It's been all downhill for former Bush administration lawyer John Michael Farren since he was arrested in 2010 on allegations that he attempted to kill his wife during a domestic dispute.
Farren, who worked in both Bush administrations and had been unemployed since leaving his post as deputy general counsel to George W. Bush, lived with his wife in New Canaan until the incident.
Since his arrest, his ex-wife, Mary Margaret Farren, a former associate at Skadden, Arps, Slate, Meagher & Flom in Washington D.C. is suing him for $30 million civilly because her injuries have left her unable to work and a judge has frozen all of his assets.

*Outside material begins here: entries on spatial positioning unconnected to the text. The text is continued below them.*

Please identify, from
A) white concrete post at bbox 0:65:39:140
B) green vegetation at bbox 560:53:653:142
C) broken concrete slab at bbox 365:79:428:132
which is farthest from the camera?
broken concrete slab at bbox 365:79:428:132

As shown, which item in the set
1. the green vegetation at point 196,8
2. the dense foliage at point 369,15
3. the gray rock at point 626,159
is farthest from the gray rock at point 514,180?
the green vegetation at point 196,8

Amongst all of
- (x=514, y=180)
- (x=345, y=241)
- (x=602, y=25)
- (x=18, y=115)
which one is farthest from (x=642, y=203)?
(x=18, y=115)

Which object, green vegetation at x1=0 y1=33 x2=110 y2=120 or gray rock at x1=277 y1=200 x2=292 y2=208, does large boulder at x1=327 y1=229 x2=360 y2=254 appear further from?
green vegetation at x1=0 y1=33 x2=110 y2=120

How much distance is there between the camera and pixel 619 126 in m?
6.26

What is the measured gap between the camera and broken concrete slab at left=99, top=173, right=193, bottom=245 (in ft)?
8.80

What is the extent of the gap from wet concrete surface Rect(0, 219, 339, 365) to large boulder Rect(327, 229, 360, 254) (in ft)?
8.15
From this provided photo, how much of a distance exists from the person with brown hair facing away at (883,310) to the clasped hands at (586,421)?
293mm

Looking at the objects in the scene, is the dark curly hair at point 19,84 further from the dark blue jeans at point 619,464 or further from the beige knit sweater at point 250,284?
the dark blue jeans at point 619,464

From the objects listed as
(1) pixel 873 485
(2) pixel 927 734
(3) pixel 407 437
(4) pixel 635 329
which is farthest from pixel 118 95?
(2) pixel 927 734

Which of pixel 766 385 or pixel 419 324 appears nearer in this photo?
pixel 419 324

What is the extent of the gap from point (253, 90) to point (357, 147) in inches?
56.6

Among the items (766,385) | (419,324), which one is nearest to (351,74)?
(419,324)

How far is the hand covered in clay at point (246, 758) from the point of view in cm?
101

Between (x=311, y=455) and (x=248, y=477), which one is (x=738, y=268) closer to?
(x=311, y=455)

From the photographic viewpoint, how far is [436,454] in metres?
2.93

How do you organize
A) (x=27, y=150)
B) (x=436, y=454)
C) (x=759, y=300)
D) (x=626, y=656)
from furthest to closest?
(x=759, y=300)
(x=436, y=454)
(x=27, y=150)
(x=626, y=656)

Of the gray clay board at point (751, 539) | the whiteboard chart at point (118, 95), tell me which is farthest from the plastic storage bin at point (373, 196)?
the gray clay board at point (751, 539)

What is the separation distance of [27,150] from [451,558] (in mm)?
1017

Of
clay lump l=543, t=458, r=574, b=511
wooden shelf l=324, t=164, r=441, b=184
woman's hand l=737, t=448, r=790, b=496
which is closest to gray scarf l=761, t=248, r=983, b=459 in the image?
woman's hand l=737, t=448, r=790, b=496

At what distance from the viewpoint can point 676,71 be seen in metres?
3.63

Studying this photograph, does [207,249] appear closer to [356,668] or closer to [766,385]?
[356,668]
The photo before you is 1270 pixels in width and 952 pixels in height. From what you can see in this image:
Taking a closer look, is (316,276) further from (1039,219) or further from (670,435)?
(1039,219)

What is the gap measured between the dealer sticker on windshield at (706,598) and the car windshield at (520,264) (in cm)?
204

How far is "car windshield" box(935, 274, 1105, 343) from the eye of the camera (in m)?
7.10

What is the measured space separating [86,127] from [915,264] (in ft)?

Since he's broke, his high profile attorneys are concerned they won't get paid. So they've twice asked the judge to remove them as counsel, a move both the criminal and civil judges presiding over the cases have continued to deny.
"He has no money and has had no money since the date of his arrest," said Timothy C. Moynahan, of the Moynahan Law Firm in Waterbury. The lawyers are filing a pre-trial motion explaining why they believe Farren has insufficient assets to pay them and seeking an explanation as to why the request has been denied.
"It's a matter of judicial discretion. We respect the judge's decision. We don't agree with it but we respect it," said Eugene Riccio, of Gulash & Riccio in Bridgeport, who represents Farren in the criminal case with Moynahan before Judge Gary White. "[White] just didn't feel there was a sufficient reason to permit us to withdraw."
Stamford State's Attorney David I. Cohen, however, has claimed that there are sufficient funds to pay the attorneys; the move is simply "another delay tactic," Cohen reportedly said in court. Cohen was away late last week and unavailable for comment for this article.
Riccio said even though "all of Mr. Farren's assets have been tied up" there is a "limited amount of money for the purpose of retaining a mental health expert."
If there are not adequate funds available to cover the costs of the mental health evaluation, Riccio intends to request that the state cover the costs.
"[Farren] intends to rely upon the affirmative defense of mental disease or defect or extreme emotional disturbance at the time of the alleged crime," Riccio wrote in court documents recently.